Request:
Reproduce the part of the material that opens with the line containing "What exact distance" and runs through the end of the material, requests included, and add 36 to every distance value given in the answers. Treat only that part.

— START Data —

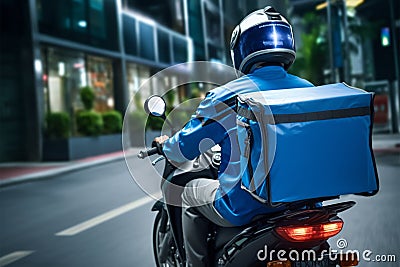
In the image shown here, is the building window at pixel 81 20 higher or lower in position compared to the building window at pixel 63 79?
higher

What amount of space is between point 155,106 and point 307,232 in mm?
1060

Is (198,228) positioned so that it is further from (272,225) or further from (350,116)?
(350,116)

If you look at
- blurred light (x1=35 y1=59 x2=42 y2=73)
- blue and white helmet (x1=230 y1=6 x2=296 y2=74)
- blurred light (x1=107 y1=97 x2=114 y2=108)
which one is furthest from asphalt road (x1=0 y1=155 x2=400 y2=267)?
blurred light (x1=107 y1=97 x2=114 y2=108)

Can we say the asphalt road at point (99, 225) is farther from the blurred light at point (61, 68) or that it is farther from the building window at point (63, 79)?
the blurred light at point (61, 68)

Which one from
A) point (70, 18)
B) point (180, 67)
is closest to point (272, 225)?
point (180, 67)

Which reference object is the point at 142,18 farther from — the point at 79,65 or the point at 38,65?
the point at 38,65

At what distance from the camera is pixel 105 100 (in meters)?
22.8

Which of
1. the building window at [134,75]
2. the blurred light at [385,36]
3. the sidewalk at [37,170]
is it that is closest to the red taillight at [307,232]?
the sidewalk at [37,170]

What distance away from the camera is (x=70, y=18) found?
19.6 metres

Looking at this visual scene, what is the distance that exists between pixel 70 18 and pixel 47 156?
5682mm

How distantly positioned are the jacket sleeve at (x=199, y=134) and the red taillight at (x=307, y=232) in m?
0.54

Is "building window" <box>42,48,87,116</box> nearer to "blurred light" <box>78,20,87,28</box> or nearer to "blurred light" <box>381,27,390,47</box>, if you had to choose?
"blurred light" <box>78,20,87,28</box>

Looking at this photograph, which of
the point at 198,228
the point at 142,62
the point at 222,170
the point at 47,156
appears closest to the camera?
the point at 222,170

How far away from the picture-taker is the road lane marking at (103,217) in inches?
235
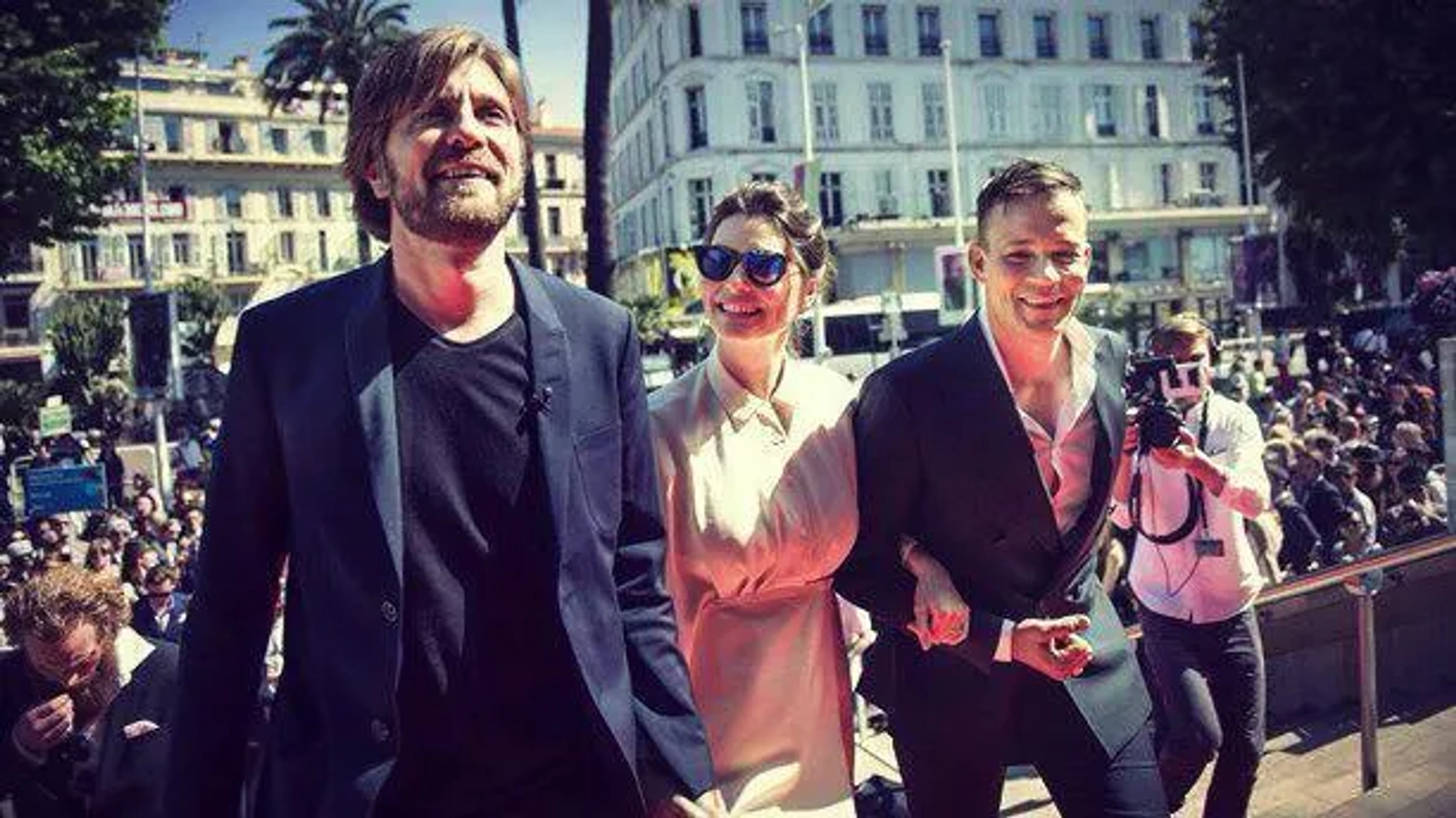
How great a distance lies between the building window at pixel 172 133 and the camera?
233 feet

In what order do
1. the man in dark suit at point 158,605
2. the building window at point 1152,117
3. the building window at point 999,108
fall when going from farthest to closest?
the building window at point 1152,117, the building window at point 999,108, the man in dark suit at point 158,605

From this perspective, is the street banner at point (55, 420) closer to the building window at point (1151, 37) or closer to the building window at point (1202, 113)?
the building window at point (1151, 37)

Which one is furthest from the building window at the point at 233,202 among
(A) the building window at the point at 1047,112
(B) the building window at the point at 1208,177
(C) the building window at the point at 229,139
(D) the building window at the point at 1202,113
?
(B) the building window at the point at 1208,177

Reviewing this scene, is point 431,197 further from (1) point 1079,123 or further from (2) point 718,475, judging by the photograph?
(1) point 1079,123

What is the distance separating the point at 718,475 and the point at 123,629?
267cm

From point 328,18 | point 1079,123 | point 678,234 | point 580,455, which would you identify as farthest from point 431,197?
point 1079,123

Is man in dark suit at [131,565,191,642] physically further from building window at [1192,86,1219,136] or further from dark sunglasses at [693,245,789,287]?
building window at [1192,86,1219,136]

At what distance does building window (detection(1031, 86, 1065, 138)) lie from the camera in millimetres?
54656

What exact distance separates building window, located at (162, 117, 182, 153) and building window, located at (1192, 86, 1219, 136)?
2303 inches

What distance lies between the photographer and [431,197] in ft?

— END Data —

Output for this task:
What exact distance separates building window, located at (162, 117, 182, 153) and building window, located at (1192, 86, 1219, 136)?
2339 inches

What distance lies between the photographer and [431,197] in ft?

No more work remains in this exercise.